A test without SSL, using "ab":
# ab -k -n 5000 -c 250 http://127.0.0.1:65410/
This is ApacheBench, Version 2.3 <$Revision: 655654 $>
Copyright 1996 Adam Twiss, Zeus Technology Ltd, http://www.zeustech.net/
Licensed to The Apache Software Foundation, http://www.apache.org/
Benchmarking 127.0.0.1 (be patient)
Completed 500 requests
Completed 1000 requests
Completed 1500 requests
Completed 2000 requests
Completed 2500 requests
Completed 3000 requests
Completed 3500 requests
Completed 4000 requests
Completed 4500 requests
Completed 5000 requests
Finished 5000 requests
Server Software:
Server Hostname: 127.0.0.1
Server Port: 65410
Document Path: /
Document Length: 11 bytes
Concurrency Level: 250
Time taken for tests: 0.117 seconds
Complete requests: 5000
Failed requests: 0
Write errors: 0
Keep-Alive requests: 0
Total transferred: 460000 bytes
HTML transferred: 55000 bytes
Requests per second: 42668.31 [#/sec] (mean)
Time per request: 5.859 [ms] (mean)
Time per request: 0.023 [ms] (mean, across all concurrent
requests)
Transfer rate: 3833.48 [Kbytes/sec] received
Connection Times (ms)
min mean[+/-sd] median max
Connect: 1 3 0.4 3 4
Processing: 1 3 0.6 3 6
Waiting: 0 2 0.7 2 4
Total: 4 6 0.3 6 7
Percentage of the requests served within a certain time (ms)
50% 6
66% 6
75% 6
80% 6
90% 6
95% 6
98% 6
99% 6
100% 7 (longest request)
Wow, ~42k requests per second, quite a lot and pretty fast as well.

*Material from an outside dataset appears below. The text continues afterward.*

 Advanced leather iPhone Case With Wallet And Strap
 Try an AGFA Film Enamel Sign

Now
lets see SSL:
# ab -k -n 5000 -c 250 https://127.0.0.1:65420/
This is ApacheBench, Version 2.3 <$Revision: 655654 $>
Copyright 1996 Adam Twiss, Zeus Technology Ltd, http://www.zeustech.net/
Licensed to The Apache Software Foundation, http://www.apache.org/
Benchmarking 127.0.0.1 (be patient)
Completed 500 requests
Completed 1000 requests
Completed 1500 requests
Completed 2000 requests
Completed 2500 requests
Completed 3000 requests
Completed 3500 requests
Completed 4000 requests
Completed 4500 requests
Completed 5000 requests
Finished 5000 requests
Server Software:
Server Hostname: 127.0.0.1
Server Port: 65420
SSL/TLS Protocol: TLSv1/SSLv3,ECDHE-RSA-AES128-GCM-SHA256,4096,128
Document Path: /
Document Length: 11 bytes
Concurrency Level: 250
Time taken for tests: 34.688 seconds
Complete requests: 5000
Failed requests: 0
Write errors: 0
Keep-Alive requests: 0
Total transferred: 460000 bytes
HTML transferred: 55000 bytes
Requests per second: 144.14 [#/sec] (mean)

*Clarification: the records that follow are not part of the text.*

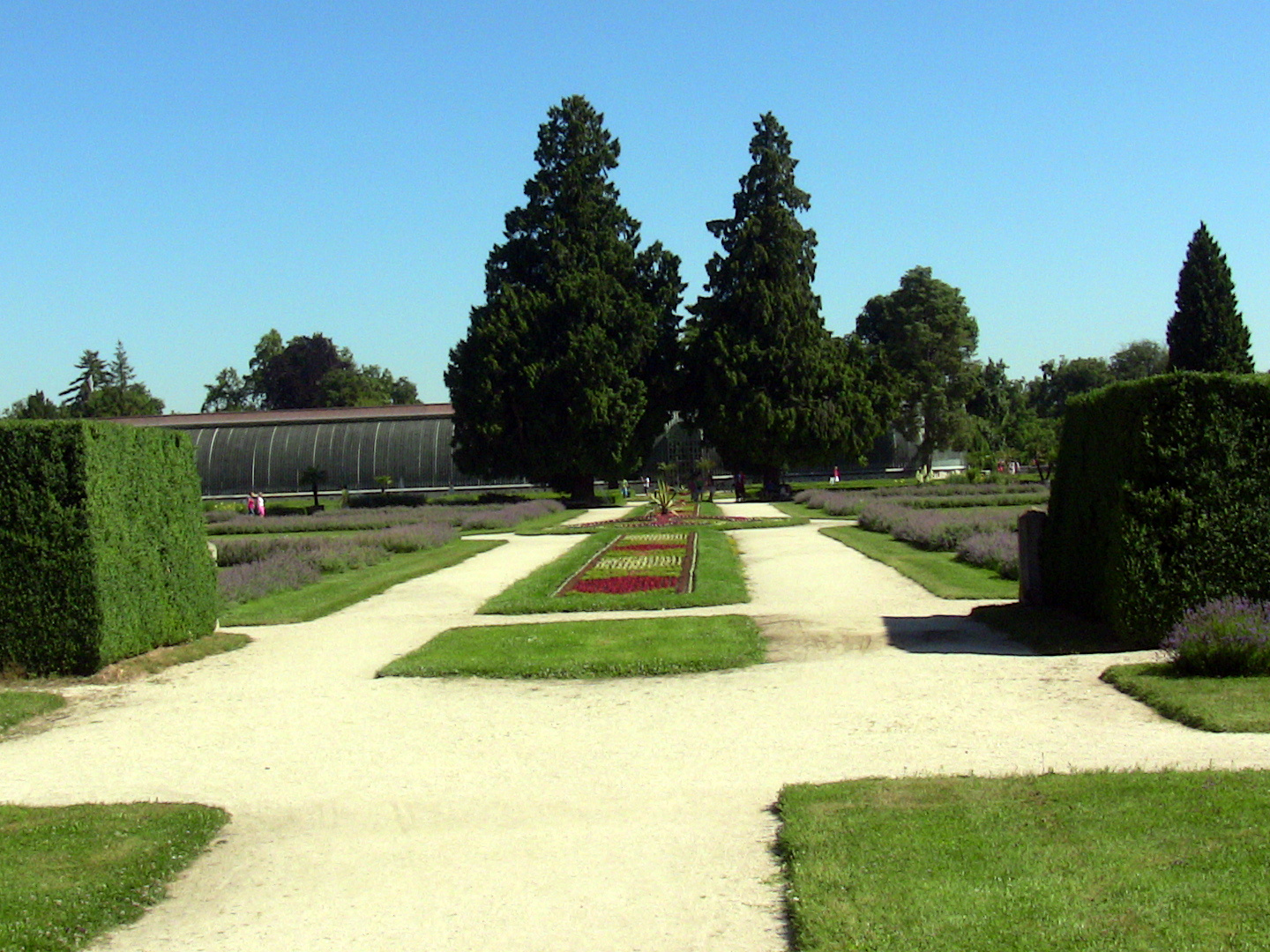 Park pri Lednickom zámku
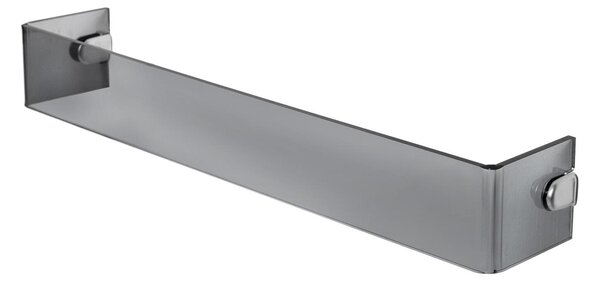 Porta AsciugamanI da Bagno da MEDIUM In Plexiglass CLIO MANTIDE Dimensioni 45x7,5x h 8 cm - peso 0.7 kg Colore Grigio Fum�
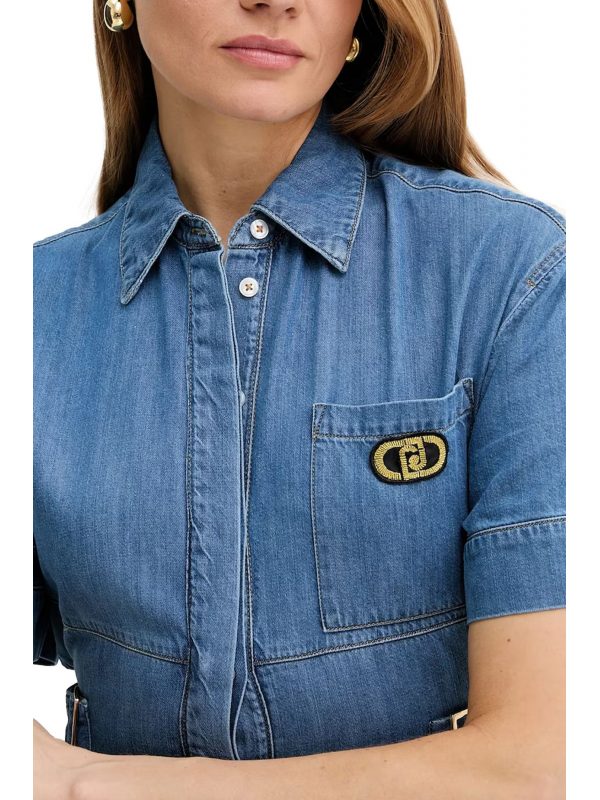 BLOUSE W. WOVEN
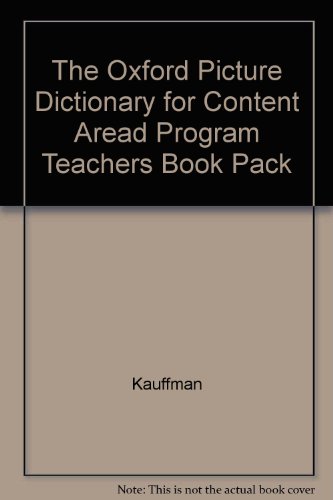 Book The Oxford Picture Dictionary For Content Aread Program Teachers Book Pack free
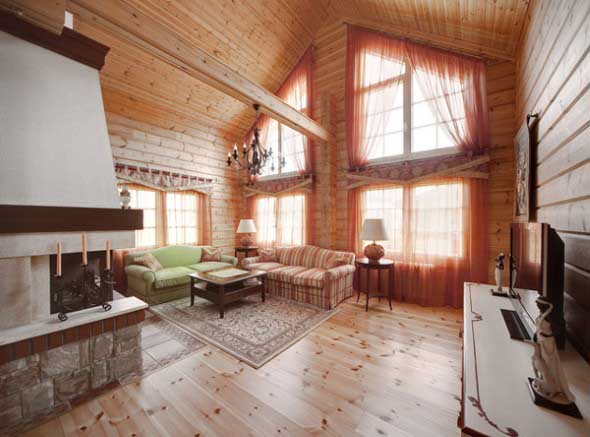 Casa de madeira charmosa e funcional 019
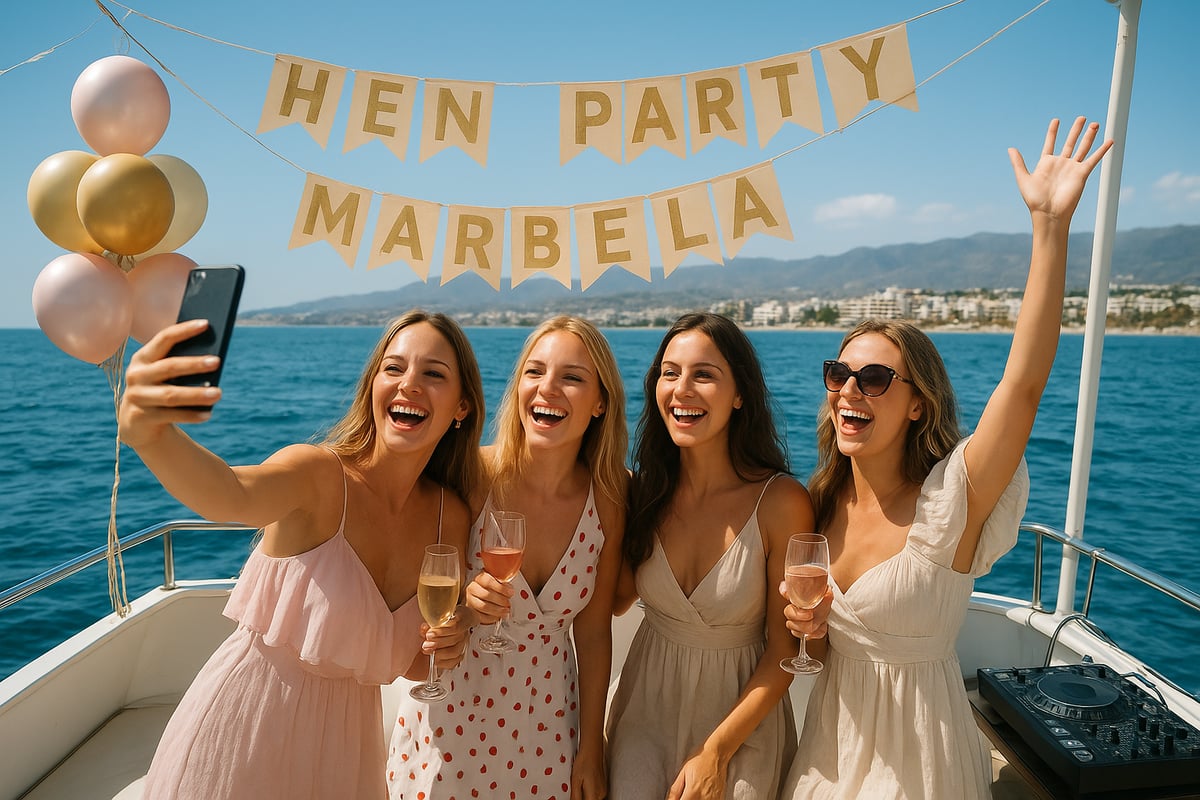 How to Plan the Perfect Hen Party Boat in Marbella: Step-by-Step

Time per request: 1734.425 [ms] (mean)
Time per request: 6.938 [ms] (mean, across all concurrent
requests)
Transfer rate: 12.95 [Kbytes/sec] received
Connection Times (ms)
min mean[+/-sd] median max
Connect: 326 1057 236.0 1042 1709
Processing: 35 658 210.9 660 1013
Waiting: 35 658 211.1 659 1012
Total: 1264 1716 109.3 1702 2651
Percentage of the requests served within a certain time (ms)
50% 1702
66% 1708
75% 1712
80% 1714
90% 1720
95% 1779
98% 2158
99% 2211
100% 2651 (longest request)
That's much worse than I expected it to be. ~144 requests per second
instead of
42*k*. That's more than 99% performance drop. The cipher a moderate but
secure
(for now), I doubt that changing the cipher will help a lot here. nginx
and HAProxy
performance is almost equal so it's not a problem with the server
software.
One could increase nbproc (at least in my case it only increased up to
nbproc 4,
Xeon E3-1281 v3) but that's just a rather minor enhancement. With those
~144 r/s
you're basically lost when being under attack. How did you guys solve
this problem?
External SSL offloading, using hardware crypto foo, special
cipher/settings tuning,
simply *much* more hardware or not yet at all?